En rentrant de mes courses, à 19h30, je suis passé saluer mon voisin chilien, juste un bonsoir rapide, afin de lui payer le matelas pneumatique qu'il m'a vendu il y a deux jours. Je l'ai trouvé tenant à la main une énorme boîte remplie de pâtes à la Bolognaise. Je tombe bien, il a été un peu trop généreux dans les proportions de son dîner. Ai-je déjà dîné ? Non. Parfait, je vais l'aider, et ainsi, il n'aura pas à réchauffer des pâtes toutes la semaine.

- Non, les choses ne sont pas encore très nettes au Chili. Pinochet avait fait nommé à vie 21 sénateurs, tous ses amis, très à droite, et ainsi, ils peuvent bloquer les plus grosses réformes. Heureusement, beaucoup sont morts, forcément, les amis des Pinochet, ils ne sont plus tous jeunes. Mais par exemple, il est toujours impossible pour les chiliens de l'étranger de voter depuis un consulat, c'est interdit par la loi. Bien entendu, cette loi a été votée sous Pinochet, pour tous les exilés, qui étaient opposants, qui auraient voté contre lui. Mais, même avec la chute de Pinochet en 1999, les choses n'ont pas pu évoluer, le Sénat bloque toujours la réforme. Si je veux voter en 2009, il me faudra rentrer au Chili. Il y a encore des progrès à faire au Chili, même si nous sommes soit-disant le 38ème pays du Monde. 38ème, qu'est-ce que ça veut dire ? Un fort taux d'alphabétisation, beaucoup de connexions Internet et de télévisions dans les foyers ? Pas étonnant, les compagnies de satellite pratiquent des prix très bas, alors, même avec des salaires bas, les gens sont content, ils ont assez pour manger et rester devant la télévision, s'acheter des cigarettes. Mais pas assez pour boire un verre de vin dans un bar le samedi, ou pour aller au cinéma. Et je ne parle pas des livres !

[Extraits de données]

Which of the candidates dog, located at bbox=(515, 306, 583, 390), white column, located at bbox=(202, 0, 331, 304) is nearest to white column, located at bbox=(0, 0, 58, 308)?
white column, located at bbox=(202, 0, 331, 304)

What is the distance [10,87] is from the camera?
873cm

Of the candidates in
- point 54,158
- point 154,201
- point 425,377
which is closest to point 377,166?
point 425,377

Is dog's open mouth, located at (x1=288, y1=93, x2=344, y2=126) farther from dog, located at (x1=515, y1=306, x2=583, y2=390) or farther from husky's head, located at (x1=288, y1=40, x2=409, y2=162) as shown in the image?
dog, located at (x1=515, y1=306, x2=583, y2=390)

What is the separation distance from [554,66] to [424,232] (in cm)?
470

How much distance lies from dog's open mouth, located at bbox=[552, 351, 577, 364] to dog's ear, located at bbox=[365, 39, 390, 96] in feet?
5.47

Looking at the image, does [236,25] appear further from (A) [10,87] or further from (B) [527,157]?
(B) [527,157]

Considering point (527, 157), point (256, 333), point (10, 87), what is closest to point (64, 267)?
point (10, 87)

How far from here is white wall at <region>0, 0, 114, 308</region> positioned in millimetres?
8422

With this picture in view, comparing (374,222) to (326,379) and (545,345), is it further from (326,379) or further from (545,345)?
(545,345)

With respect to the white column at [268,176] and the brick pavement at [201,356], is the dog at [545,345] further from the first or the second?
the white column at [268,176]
...
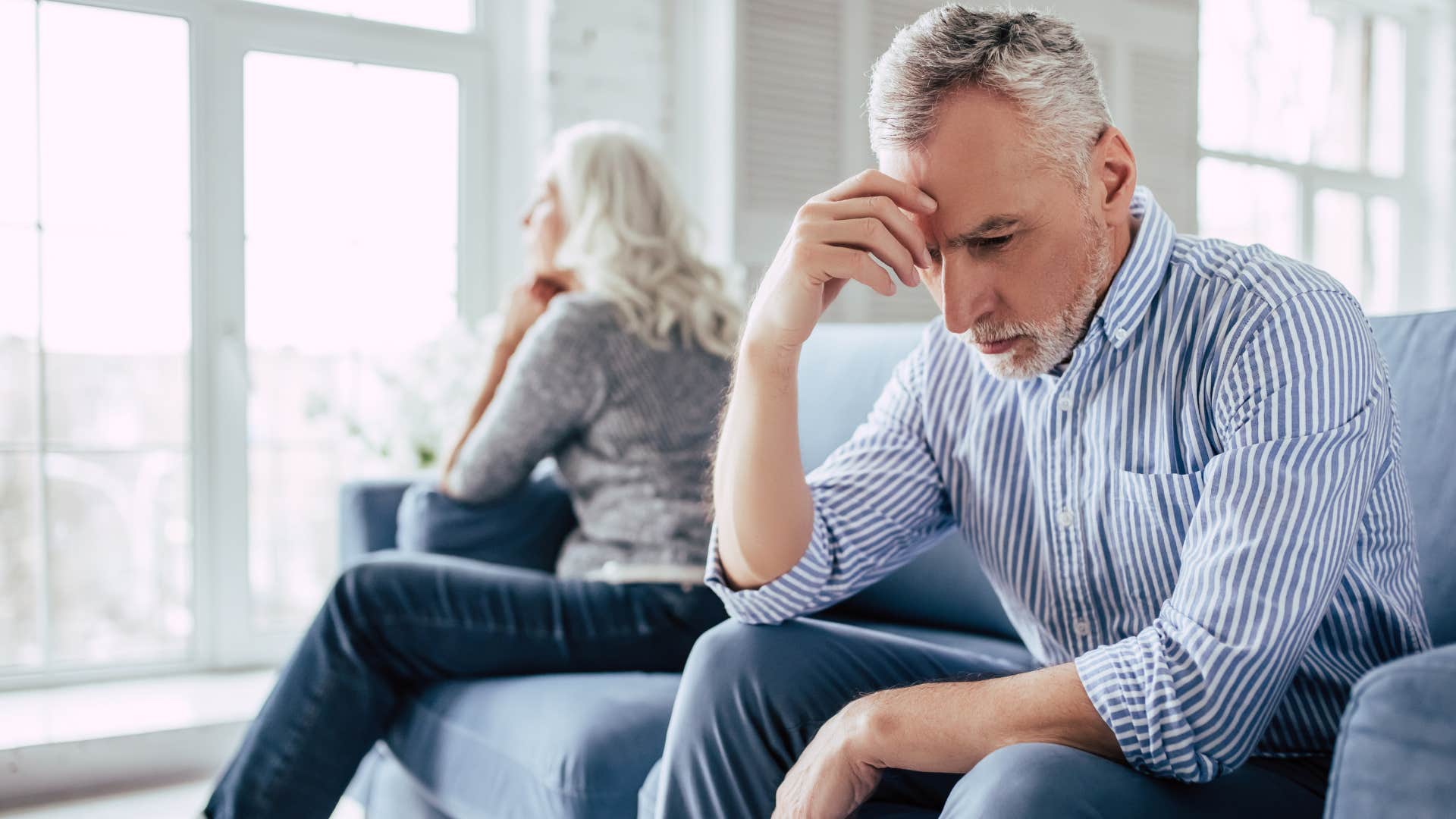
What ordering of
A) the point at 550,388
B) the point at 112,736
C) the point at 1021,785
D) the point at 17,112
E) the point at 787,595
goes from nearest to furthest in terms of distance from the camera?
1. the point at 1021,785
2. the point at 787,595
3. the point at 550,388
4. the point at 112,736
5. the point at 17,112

Consigne:
Recopiez le passage du texte qui va de « En rentrant de » jusqu'à « toutes la semaine. », ces deux passages compris.

Corrigé:
En rentrant de mes courses, à 19h30, je suis passé saluer mon voisin chilien, juste un bonsoir rapide, afin de lui payer le matelas pneumatique qu'il m'a vendu il y a deux jours. Je l'ai trouvé tenant à la main une énorme boîte remplie de pâtes à la Bolognaise. Je tombe bien, il a été un peu trop généreux dans les proportions de son dîner. Ai-je déjà dîné ? Non. Parfait, je vais l'aider, et ainsi, il n'aura pas à réchauffer des pâtes toutes la semaine.